● Quoted text:
★ ★ ★

The Roberts court invented the official acts immunity out of whole cloth for the sole purpose of keeping Trump out of jail. They're quite capable of interpreting everything he does as an official act.


Sort of. He would still be breaking the law, it’s just that if it’s an ‘official act’ then the judiciary can’t do anything about it, just Congress via impeachment.


I think that opinion would have been less controversial if the President hadn’t openly advertised his intent to violate the law repeatedly. It’s not like the courts are rendered powerless if the President violates the law; any judgments they render are still binding on the parties, even if they require the parties act in ways contrary to the executive’s interpretation of the law. That still means something as long people continue to respect the judiciary. The dangerous game we’re playing is finding out whether that respect will continue.


It also would have been much less controversial that, when asked, the Trump lawyer during oral arguments specifically dodged the question if the president can deploy Seal Team 6 to kill a political opponent. That choice is very telling as to what the next steps probably are, and none of them are good for this country.


The majority’s response to that is far more compelling than the dissent’s Seal Team Six hypothetical:

> The dissents’ positions in the end boil down to ignoring the Constitution’s separation of powers and the Court’s precedent and instead fear mongering on the basis of extreme hypotheticals about a future where the President “feels empowered to violate federal criminal law.” Post, at 18 (opinion of SOTOMAYOR, J.); see post, at 26, 29–30; post, at 8–9, 10, 12, 16, 20–21 (opinion of JACKSON, J.). The dissents overlook the more likely prospect of an Executive Branch that cannibalizes itself, with each successive President free to prosecute his predecessors, yet unable to boldly and fearlessly carry out his duties for fear that he may be next. For instance, Section 371—which has been charged in this case—is a broadly worded criminal statute that can cover “‘any conspiracy for the purpose of impairing, obstructing or defeating the lawful function of any department of Government.’” United States v. Johnson, 383 U. S. 169, 172 (1966) (quoting Haas v. Henkel, 216 U. S. 462, 479 (1910)). Virtually every President is criticized for insufficiently enforcing some aspect of federal law (such as drug, gun, immigration, or environmental laws).

Look at section 371! If President didn’t have immunity for official acts, Trump could easily have relied on that broad statute to prosecute him for opening the border and thus “impairing” the function of ICE. Our criminal laws are breathtakingly broad in their wording, and a contrary ruling from the Supreme Court would’ve meant that the Presidency would become subordinate to prosecutors.


> If President didn’t have immunity for official acts, Trump could easily have relied on that broad statute to prosecute him for opening the border and thus “impairing” the function of ICE

Trump still wants to do this and the court will let him because you have to be incredibly naive or willingly ignorant to think that that this Supreme Court will apply the laws equally without regard to political party.

> t would’ve meant that the Presidency would become subordinate to prosecutors

Oh no, the President would have to follow the same laws as everyone else, how horrible!/s


> Oh no, the President would have to follow the same laws as everyone else, how horrible

“Laws” aren’t magic. If you could just have “laws” and trust prosecutors to enforce them fairly and neutrally, then the entire constitutional structure, with three branches and checks and balances, is pointless. You would just have prosecutors as basically the government’s “microkernel” and then the other three branches on top.

★ ★ ★

● Entries:
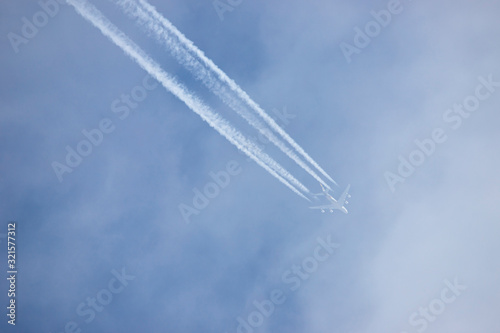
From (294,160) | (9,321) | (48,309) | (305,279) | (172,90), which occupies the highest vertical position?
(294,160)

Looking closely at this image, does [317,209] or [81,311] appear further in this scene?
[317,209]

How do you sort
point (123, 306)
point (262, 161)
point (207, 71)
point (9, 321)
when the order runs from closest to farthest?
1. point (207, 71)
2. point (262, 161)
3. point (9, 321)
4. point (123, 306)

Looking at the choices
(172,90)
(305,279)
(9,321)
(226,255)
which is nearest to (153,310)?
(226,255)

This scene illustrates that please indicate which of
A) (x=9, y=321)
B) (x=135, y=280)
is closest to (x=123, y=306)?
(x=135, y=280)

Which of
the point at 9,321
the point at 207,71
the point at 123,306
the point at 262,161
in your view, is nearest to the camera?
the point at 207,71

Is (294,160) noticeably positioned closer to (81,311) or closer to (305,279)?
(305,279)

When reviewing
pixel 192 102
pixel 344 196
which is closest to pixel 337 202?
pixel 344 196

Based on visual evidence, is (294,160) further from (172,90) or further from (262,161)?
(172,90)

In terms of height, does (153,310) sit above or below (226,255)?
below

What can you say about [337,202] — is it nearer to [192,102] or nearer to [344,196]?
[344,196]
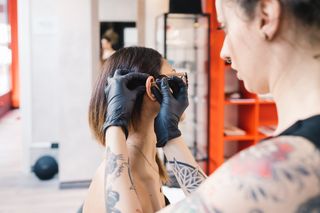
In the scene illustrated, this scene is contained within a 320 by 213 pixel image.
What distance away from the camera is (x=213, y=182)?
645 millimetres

★ ★ ★

● Job: Pick up the discussion about the presidential immunity ruling after its last comment and keep it going. None of the data above is needed.

● Reply:
The framers didn’t create that system because they understood that you can’t trust prosecutors either—they’re political too! Our system is designed like a game of rock-paper-scissors, where the checks on each branch come from the other branches, not prosecutors enforcing “the law.”


Prosecutors enforce the laws by prosecuting. That's the function of the executive branch. It's in the name - EXECUTIVE branch.

The check on prosecutorial power lies both with the Judicial branch and, in cases of a jury trial, the People. Prosecutors are not judge, jury, and executioner.

The Legislative branch gets a say by writing, passing, repealing, or amending laws.

So the three branches check each other, no need to "just trust me, bro" with prosecutors.

If the President cannot faithfully execute the laws without BREAKING them then that either means the Judicial branch should strike down the laws that are preventing that or the Legislative branch should pass laws that contain a carve out for the President. The President is not above the law, so the half-measure of the Supreme Court deciding that they are in official acts is both ahistoric and enabling despotism.


> Prosecutors are not judge, jury, and executioner.

In practice they are. Criminal laws are written extremely broadly. And as they say, prosecutors can indict a ham sandwich. Then all it takes is putting the case in front of a favorable jury: trying a republican in new york city or a democrat in rural iowa. In that way, a handful of people can undo the will of the electorate.

The framers would have easily understood this. At the time, the states were trying to kill the federal government. You think they envisioned say a Virginia prosecutor trying the federal president before a Virginia judge and jury?

> The President is not above the law.

But not every legal wrong has a legal remedy!


There are many other democracies, and most do not have this problem. Yours is just an exceptionally poorly-designed one.


> people didn't make a great choice

Choices. Congress can overturn any president's order, but they do nothing.


> America is a democracy, not a bureaucracy

What a turn of phrase! Love it.


This is a fair question, but it's being asked a lot already.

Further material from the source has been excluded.